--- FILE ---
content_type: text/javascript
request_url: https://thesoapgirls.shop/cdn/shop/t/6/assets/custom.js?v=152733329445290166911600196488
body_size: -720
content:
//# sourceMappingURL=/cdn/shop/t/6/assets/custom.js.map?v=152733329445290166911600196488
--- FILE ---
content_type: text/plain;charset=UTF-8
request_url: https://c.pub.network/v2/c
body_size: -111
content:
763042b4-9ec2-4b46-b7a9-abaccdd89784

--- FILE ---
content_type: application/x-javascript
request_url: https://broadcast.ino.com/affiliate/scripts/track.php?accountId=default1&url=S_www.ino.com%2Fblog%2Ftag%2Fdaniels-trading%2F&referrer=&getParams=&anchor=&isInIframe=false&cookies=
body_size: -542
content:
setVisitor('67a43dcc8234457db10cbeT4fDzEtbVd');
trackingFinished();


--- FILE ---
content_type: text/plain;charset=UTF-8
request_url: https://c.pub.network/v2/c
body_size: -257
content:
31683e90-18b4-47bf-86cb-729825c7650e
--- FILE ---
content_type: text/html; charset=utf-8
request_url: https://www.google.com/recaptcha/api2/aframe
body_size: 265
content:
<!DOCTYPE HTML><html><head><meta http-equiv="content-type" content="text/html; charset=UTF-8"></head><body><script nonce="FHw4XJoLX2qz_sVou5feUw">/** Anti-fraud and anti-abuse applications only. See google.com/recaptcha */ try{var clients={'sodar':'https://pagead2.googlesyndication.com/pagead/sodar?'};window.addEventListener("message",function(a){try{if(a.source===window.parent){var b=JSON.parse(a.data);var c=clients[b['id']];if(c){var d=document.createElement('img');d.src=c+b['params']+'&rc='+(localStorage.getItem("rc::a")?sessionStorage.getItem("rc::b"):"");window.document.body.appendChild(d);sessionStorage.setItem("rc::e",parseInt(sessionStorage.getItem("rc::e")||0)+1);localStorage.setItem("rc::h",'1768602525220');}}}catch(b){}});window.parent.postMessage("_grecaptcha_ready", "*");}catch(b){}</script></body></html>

▶ [EXERCISE] Nothing may be dropped or altered. Copy every line above.

▶ [ANSWER TO THE EXERCISE]
--- FILE ---
content_type: text/javascript
request_url: https://thesoapgirls.shop/cdn/shop/t/6/assets/custom.js?v=152733329445290166911600196488
body_size: -720
content:
//# sourceMappingURL=/cdn/shop/t/6/assets/custom.js.map?v=152733329445290166911600196488
--- FILE ---
content_type: text/plain;charset=UTF-8
request_url: https://c.pub.network/v2/c
body_size: -111
content:
763042b4-9ec2-4b46-b7a9-abaccdd89784

--- FILE ---
content_type: application/x-javascript
request_url: https://broadcast.ino.com/affiliate/scripts/track.php?accountId=default1&url=S_www.ino.com%2Fblog%2Ftag%2Fdaniels-trading%2F&referrer=&getParams=&anchor=&isInIframe=false&cookies=
body_size: -542
content:
setVisitor('67a43dcc8234457db10cbeT4fDzEtbVd');
trackingFinished();


--- FILE ---
content_type: text/plain;charset=UTF-8
request_url: https://c.pub.network/v2/c
body_size: -257
content:
31683e90-18b4-47bf-86cb-729825c7650e
--- FILE ---
content_type: text/html; charset=utf-8
request_url: https://www.google.com/recaptcha/api2/aframe
body_size: 265
content:
<!DOCTYPE HTML><html><head><meta http-equiv="content-type" content="text/html; charset=UTF-8"></head><body><script nonce="FHw4XJoLX2qz_sVou5feUw">/** Anti-fraud and anti-abuse applications only. See google.com/recaptcha */ try{var clients={'sodar':'https://pagead2.googlesyndication.com/pagead/sodar?'};window.addEventListener("message",function(a){try{if(a.source===window.parent){var b=JSON.parse(a.data);var c=clients[b['id']];if(c){var d=document.createElement('img');d.src=c+b['params']+'&rc='+(localStorage.getItem("rc::a")?sessionStorage.getItem("rc::b"):"");window.document.body.appendChild(d);sessionStorage.setItem("rc::e",parseInt(sessionStorage.getItem("rc::e")||0)+1);localStorage.setItem("rc::h",'1768602525220');}}}catch(b){}});window.parent.postMessage("_grecaptcha_ready", "*");}catch(b){}</script></body></html>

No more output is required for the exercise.